Some other important things for Florida medical cardholders to be aware of are that they must keep their cannabis flower in a sealed, tamper-proof container from a licensed dispensary. Furthermore, while registered patients can possess their medical cannabis products in public, they can’t use them in public spaces, including on public transportation. It’s also incredibly important that you carry your Medical Marijuana Registry identification card on you at all times when you have medical cannabis in your possession as Florida cops are allowed to ask you to show your valid medical card if they find any weed on you etc.
How to Apply for a Florida Medical Cannabis Card
Step 1. Meet with a certified medical marijuana doctor
Call or schedule online to set up an appointment with a certified medical marijuana physician, who can conduct an exam and ascertain if you have a qualifying health condition that will allow them to recommend medicinal marijuana for you. Make sure to bring your state ID card; medical documents; and proof of address, such as a utility or credit card bill, lease agreement, or mortgage statement with you.
Provided that your qualified medical cannabis physician can recommend you as meeting the criteria for being a medical patient, they will then electronically enter you into Florida’s Medical Marijuana Use Registry for a marijuana ID card, via whom you can then fill out and submit your medical marijuana card application.
Step 2. Complete your medical marijuana card application process
Once you’re in the Medical Marijuana Use Registry, you can either mail in a paper application or submit an online application, which usually takes about 10 business days to be approved. The application fee is $75, plus an additional $2.75 for online filing. This fee will need to be paid every year for you to maintain your status as a qualified patient with medical conditions.

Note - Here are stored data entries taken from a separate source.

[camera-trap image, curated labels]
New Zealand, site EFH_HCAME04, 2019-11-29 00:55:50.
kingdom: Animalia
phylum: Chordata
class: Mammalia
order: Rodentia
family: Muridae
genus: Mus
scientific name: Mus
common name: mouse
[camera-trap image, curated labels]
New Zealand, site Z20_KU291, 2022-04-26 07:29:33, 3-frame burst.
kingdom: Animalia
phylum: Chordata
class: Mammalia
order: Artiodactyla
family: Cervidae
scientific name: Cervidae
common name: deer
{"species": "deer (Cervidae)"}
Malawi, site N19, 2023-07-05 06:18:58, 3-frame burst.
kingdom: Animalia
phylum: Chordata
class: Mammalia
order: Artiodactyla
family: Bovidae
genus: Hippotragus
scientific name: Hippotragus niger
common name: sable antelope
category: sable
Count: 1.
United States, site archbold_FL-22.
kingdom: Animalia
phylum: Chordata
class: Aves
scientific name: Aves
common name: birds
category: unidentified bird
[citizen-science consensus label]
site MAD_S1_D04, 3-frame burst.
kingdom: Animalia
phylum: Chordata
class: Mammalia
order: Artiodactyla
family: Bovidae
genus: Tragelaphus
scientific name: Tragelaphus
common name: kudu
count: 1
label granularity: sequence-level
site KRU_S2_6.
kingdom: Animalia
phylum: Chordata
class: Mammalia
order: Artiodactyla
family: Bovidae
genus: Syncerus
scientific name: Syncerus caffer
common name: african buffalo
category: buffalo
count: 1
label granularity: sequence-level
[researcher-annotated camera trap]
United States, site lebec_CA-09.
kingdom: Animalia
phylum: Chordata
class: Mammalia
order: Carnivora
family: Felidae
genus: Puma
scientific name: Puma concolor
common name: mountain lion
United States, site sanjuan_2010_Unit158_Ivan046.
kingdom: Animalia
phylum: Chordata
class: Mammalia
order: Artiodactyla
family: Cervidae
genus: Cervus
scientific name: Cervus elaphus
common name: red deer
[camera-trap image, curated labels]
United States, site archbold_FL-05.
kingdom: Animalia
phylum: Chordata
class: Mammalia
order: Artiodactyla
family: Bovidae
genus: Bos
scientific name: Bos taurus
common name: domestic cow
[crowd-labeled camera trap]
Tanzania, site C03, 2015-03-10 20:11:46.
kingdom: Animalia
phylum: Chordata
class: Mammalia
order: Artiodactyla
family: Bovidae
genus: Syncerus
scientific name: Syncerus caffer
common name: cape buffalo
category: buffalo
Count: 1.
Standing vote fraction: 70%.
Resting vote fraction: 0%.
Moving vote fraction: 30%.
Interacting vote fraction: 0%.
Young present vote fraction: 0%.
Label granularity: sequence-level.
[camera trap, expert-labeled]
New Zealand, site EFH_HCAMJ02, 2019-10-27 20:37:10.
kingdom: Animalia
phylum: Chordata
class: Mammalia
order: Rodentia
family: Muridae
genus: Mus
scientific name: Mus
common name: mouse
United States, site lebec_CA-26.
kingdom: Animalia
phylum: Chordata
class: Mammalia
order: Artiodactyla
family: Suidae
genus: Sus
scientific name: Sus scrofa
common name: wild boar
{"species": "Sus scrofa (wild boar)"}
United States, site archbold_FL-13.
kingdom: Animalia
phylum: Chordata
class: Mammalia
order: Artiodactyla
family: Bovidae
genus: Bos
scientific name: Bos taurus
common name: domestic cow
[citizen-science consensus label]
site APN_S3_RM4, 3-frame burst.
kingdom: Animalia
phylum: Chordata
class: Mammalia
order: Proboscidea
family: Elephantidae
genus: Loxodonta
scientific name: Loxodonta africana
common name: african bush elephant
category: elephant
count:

To register you will need the following:
1. Proof of residency: This can include a Florida-issued driver’s license or state ID card. If for some reason you don’t have either of these, or if you are a seasonal resident, there are other kinds of paper documents you can submit provided you submit at least two. Some, but not all, of these include:
- A utility bill that’s no older than 2 months
- A mortgage statement, deed, or lease agreement
- Mail from a financial institution, such as a bank statement, that is up to two months old
- Mail from a federal, state, county, or municipal government agency that is no more than two months old
2. Photo identification: You can usually just use your license photo on your Florida state ID or driver’s license
3. Sign your application: If you’re submitting online, you’ll simply enter your first and last name in the boxes provided and click on “Submit my card application,” which will count as your e-signature. If you’re using a paper application, print and sign your name in the designated boxes on the last page.
4. Pay the registration fee: If you’re paying online you will need your credit card to pay the $75 fee plus the $2.75 online processing fee. If you’re mailing your application then send a check or money order for $75.
Step 3. Go buy your medical marijuana!
Upon receiving your approval you are now legally able to purchase your medical marijuana from a medical marijuana treatment center. Only those with medical marijuana cards or those who are registered medical marijuana caregivers can buy from a medical dispensary, Most dispensaries in Florida make it possible for you to either call in your order or submit your order online via their website.